And suddenly she kissed and embraced me again, she passionately and tenderly pressed her face to mine again. I no longer thought about anything else and no longer heard anything. My head was spinning …
I think that it was around seven o’clock in the morning when I came to my senses; the sun was shining into the room. Polina sat beside me and looked about strangely, as if she were emerging from some sort of gloom and collecting her thoughts. She, too, had only just woken up and was looking intently at the table and at the money. My head was heavy and ached. I wanted to take Polina by the hand; she suddenly pushed me away and jumped up from the sofa. The dawning day was overcast; it had rained before daybreak. She walked over to the window, opened it, thrust out her head and shoulders and, leaning on the windowsill with her hand, her elbows resting on the frame, she stayed there for about three minutes, without turning around towards me or listening to what I was saying.

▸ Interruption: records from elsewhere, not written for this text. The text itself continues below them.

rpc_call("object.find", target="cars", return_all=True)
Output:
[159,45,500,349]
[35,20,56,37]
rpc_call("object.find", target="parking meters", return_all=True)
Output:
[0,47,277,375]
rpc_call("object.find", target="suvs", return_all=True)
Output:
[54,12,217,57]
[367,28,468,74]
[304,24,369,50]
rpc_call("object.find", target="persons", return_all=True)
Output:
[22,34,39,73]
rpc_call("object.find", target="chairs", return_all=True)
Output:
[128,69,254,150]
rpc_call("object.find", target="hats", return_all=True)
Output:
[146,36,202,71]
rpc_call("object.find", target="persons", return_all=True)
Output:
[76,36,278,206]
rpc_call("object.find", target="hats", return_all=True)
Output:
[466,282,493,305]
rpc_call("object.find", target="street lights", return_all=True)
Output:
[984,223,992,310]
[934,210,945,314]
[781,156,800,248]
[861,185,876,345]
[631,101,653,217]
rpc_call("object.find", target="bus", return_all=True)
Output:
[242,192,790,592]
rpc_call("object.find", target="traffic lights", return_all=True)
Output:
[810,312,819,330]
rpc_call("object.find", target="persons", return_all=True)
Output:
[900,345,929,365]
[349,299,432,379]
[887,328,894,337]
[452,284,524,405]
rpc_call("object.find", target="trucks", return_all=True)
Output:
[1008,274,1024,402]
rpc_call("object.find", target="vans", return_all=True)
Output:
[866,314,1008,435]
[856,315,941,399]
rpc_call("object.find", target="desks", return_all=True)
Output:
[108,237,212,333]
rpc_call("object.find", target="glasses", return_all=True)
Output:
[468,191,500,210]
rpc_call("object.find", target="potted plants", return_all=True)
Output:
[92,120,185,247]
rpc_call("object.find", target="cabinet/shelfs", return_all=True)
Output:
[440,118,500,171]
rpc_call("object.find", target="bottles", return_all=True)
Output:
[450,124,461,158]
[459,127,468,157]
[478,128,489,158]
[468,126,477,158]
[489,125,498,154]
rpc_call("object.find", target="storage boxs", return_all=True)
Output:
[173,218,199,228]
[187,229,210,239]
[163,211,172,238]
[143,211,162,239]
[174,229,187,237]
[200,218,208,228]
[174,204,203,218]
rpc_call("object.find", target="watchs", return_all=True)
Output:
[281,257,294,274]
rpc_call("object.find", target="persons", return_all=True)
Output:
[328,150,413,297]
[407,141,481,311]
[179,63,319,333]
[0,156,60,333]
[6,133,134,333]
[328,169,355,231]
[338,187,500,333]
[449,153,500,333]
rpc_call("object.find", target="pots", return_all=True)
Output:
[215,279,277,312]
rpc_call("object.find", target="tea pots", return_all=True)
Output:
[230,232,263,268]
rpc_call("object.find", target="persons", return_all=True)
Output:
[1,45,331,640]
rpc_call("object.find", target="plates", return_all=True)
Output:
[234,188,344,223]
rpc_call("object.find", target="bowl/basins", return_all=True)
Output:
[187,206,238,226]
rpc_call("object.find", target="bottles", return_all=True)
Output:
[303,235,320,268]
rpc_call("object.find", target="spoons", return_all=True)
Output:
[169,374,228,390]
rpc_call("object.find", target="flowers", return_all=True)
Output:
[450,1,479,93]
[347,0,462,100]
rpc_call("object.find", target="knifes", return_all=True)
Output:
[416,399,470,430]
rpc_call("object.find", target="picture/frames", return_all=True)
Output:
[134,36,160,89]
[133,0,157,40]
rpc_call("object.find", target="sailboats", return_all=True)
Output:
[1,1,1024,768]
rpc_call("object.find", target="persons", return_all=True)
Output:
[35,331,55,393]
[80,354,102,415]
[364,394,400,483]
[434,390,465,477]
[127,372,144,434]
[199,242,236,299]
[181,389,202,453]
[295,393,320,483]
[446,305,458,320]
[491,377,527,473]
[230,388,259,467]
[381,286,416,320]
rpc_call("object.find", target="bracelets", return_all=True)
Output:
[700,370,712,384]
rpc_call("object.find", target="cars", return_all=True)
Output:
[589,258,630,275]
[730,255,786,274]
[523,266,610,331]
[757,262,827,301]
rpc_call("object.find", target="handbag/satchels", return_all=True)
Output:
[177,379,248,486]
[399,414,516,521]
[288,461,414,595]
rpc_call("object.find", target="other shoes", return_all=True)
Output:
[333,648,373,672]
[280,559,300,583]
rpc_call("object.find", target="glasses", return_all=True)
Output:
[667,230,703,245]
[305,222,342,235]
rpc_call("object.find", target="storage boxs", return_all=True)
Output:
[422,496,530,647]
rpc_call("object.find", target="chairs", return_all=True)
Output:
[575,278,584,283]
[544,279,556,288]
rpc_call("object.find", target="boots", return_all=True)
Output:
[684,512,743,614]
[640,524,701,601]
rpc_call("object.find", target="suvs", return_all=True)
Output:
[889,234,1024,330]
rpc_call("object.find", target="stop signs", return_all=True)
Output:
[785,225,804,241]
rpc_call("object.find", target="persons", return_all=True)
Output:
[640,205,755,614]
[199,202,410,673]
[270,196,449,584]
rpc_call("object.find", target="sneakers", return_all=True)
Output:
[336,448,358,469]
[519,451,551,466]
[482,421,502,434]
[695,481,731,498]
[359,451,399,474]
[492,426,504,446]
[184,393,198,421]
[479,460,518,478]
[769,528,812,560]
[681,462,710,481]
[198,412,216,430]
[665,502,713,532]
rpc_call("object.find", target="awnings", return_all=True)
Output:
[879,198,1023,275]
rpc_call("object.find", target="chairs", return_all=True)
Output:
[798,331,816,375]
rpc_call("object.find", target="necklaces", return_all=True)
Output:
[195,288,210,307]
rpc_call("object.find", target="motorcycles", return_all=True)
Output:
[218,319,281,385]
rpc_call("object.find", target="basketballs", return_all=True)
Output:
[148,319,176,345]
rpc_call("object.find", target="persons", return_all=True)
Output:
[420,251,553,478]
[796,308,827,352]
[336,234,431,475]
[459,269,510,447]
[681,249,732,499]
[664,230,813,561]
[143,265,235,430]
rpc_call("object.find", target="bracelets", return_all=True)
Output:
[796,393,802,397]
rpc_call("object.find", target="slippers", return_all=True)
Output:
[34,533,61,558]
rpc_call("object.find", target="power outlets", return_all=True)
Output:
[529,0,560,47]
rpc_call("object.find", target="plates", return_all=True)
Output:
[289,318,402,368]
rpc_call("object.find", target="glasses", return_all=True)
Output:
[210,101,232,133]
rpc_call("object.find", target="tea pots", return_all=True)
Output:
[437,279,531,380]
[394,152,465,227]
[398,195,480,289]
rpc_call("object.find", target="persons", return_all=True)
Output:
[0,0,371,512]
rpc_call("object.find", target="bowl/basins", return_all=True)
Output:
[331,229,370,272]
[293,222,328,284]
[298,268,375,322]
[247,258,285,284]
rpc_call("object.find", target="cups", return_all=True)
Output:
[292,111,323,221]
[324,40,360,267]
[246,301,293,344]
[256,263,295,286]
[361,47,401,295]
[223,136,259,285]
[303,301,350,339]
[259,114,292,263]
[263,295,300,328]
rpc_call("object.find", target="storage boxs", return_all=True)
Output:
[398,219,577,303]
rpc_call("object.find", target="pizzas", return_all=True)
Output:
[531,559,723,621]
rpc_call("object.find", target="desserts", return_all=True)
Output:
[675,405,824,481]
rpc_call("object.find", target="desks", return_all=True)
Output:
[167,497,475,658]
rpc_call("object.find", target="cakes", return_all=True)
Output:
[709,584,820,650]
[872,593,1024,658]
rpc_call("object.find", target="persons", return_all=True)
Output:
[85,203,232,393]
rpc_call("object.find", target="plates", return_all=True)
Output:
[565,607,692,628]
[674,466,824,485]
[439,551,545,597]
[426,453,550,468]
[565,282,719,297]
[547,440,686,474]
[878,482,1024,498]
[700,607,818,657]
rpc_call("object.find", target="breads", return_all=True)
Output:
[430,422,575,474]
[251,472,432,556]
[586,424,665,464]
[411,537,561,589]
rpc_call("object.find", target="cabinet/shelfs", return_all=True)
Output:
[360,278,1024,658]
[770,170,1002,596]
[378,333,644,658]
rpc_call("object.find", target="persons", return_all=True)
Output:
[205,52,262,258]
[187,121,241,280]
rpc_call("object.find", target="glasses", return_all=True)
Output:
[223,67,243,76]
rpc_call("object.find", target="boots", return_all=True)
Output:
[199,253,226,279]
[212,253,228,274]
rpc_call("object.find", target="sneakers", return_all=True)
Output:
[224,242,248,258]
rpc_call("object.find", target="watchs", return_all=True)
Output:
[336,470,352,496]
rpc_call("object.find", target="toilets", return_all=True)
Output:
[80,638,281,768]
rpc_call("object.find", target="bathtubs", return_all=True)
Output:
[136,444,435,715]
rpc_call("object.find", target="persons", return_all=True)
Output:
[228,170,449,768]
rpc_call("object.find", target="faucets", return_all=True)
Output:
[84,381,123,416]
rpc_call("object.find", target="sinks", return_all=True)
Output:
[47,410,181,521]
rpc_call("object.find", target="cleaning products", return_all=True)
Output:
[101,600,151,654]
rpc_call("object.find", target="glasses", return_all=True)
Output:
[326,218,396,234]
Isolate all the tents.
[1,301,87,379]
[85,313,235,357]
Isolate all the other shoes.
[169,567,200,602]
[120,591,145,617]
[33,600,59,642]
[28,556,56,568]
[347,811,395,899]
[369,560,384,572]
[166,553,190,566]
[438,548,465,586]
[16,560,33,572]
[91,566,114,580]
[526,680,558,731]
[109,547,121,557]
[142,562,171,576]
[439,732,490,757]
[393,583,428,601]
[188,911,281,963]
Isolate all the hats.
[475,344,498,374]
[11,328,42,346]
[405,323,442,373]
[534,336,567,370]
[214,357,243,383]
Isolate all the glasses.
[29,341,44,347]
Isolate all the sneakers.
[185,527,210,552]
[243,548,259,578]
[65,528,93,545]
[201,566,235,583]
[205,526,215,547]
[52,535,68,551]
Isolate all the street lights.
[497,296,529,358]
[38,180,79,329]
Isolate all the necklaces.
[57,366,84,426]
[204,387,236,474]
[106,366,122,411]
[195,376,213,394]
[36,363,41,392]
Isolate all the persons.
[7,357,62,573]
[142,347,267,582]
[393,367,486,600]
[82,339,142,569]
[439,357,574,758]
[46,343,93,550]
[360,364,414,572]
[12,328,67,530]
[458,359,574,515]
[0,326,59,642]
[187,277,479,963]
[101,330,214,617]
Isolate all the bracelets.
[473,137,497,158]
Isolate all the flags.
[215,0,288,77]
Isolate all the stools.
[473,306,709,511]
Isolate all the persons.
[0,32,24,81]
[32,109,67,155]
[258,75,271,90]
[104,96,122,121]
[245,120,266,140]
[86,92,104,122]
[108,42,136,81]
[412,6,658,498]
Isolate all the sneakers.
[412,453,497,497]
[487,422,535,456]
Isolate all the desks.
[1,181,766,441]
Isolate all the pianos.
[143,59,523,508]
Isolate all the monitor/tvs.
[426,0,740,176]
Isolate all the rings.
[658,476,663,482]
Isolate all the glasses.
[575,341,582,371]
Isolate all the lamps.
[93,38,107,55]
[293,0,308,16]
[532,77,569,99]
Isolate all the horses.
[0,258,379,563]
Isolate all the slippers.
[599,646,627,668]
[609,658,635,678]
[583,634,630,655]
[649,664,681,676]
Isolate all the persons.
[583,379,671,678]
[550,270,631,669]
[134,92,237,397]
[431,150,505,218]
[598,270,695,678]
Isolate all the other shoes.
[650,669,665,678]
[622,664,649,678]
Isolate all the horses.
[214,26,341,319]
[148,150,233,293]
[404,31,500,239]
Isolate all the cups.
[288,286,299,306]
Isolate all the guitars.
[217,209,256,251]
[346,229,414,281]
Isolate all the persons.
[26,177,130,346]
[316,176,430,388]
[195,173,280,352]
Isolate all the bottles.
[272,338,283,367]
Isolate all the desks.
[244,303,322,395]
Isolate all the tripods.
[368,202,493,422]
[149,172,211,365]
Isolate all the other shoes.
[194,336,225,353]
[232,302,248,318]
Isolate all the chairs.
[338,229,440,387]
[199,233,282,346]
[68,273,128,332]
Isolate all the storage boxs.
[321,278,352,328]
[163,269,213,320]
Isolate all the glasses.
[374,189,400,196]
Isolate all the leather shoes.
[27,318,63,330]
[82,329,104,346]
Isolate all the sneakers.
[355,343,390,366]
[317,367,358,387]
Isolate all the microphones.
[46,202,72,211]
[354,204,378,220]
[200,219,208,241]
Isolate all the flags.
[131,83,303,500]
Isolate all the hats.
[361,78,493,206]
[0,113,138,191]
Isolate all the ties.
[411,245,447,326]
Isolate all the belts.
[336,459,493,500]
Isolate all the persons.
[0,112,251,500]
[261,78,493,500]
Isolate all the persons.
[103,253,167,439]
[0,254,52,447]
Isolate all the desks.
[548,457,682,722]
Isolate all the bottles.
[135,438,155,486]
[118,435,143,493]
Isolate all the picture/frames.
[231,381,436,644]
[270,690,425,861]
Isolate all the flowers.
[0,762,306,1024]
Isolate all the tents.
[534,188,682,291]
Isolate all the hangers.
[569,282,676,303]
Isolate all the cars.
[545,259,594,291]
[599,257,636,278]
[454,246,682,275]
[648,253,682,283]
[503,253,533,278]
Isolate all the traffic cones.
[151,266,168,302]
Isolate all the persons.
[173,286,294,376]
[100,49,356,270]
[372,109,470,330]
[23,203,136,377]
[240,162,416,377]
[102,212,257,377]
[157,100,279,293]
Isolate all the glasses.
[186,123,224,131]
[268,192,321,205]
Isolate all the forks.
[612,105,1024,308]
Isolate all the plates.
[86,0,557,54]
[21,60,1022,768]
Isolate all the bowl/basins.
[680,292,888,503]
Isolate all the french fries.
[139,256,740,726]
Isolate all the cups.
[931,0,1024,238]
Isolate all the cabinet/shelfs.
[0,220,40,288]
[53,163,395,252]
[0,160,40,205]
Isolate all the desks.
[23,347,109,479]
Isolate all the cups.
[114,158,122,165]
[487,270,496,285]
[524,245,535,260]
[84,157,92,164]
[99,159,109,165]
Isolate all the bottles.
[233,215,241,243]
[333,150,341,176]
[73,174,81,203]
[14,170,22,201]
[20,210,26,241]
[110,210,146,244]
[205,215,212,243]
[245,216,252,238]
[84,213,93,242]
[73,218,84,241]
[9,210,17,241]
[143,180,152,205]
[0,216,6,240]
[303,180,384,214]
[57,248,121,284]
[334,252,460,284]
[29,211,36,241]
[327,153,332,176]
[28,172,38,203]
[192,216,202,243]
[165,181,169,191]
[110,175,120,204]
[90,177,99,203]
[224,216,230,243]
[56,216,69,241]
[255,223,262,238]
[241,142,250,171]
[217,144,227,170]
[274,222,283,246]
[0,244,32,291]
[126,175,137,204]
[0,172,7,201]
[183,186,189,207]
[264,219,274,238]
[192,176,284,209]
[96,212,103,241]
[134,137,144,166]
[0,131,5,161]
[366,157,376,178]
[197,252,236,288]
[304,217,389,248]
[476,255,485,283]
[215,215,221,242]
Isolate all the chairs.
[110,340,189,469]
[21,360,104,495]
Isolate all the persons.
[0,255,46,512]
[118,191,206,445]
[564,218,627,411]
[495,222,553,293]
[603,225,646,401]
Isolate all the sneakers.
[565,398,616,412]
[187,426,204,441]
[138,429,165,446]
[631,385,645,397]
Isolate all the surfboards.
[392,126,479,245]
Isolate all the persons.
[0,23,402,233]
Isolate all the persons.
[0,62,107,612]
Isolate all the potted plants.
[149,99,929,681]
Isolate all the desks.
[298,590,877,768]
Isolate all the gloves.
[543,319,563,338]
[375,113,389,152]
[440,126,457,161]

I dreaded to think what would happen next and how it would all end. Suddenly she got up from the window, walked over to the table, and, looking at me with an expression of infinite hatred, her lips trembling with fury, she said to me:
‘Well, now give me my 50,000 francs!’
‘Polina, again, again!’ I began.
‘Or have you changed your mind? Ha-ha-ha! Perhaps you already regret it?’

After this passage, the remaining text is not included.